Listed Building – Grade II*
- Official name: Plumpton Place
- Designated: 17 March 1952
- Reference no.: 1274171

= Plumpton Place =

Plumpton Place is a Grade II* listed Elizabethan manor house in Plumpton, East Sussex, England.

==Description==
Plumpton Place looks onto the nearby north-facing escarpment of the South Downs, with Plumpton College (formerly Plumpton Agricultural College) and the 11th-century church of St Michael's and All Angels immediately adjacent to the west and the villages of Plumpton, East Sussex and Plumpton Green some 0.5 km and 1.5 km to the north. There is an entrance formed of two cottages designed by Sir Edwin Lutyens, with a Palladian porch and this leads to his modern bridge over the moat.

It was built in 1568 on the site of an earlier house which was mentioned in the Domesday Book. The North and South parts of the house date from the 1400s, some of which incorporates local flint.

Various building materials have been used in the construction of the house. It is believed that the north wing is the earliest, as there is a date-stone of 1568 with the initials I.M. The west wing seems to date from a later period, circa 1600. Over a hundred years later there was a period of rebuilding in brick and some additions by Lutyens. There are lakeside gardens by Edwin Lutyens and Gertrude Jekyll, within large grounds, that include both woodland and pasture.

==Past owners==
Plumpton Place was formerly the home of George Miles Watson, 2nd Baron Manton (1899–1968), who maintained a race-horse stud there.

In 1927, it was purchased by Edward Hudson, the founder of Country Life magazine. Hudson initiated a major restoration of the property, which had gone into a state of disrepair, by hiring Lutyens to revamp the main house and mill house, and Jekyll to oversee the 60 acres of land and lakes.

In 1969, a doctor bought the property after the previous owner – a woman with a distaste for longhaired rock stars – refused to sell it to George Harrison of the Beatles and his wife Pattie Boyd. Three years later, however, the same doctor sold it to Led Zeppelin guitarist Jimmy Page. The latter owned the property from 1972 to 1985. The American financier Thomas Perkins owned Plumpton Place for many years.

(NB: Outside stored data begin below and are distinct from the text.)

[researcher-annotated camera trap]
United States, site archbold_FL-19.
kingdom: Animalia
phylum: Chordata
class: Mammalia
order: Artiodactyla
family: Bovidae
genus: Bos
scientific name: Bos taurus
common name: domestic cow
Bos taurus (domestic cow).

The roof was badly damaged in the Great Storm of 1987, necessitating the sale of decades long-held leases in order to pay for the repairwork. Due to the building's historic status, permanent repairs required approval from heritage authorities (such as English Heritage, now Historic England). These required detailed proposals, first-hand impact assessments, and lengthy consultations to ensure compliance with conservation principles, significantly delaying the restoration work. Temporary tarpaulin coverings remained in place for several years until the final repairs were completed in October 1991.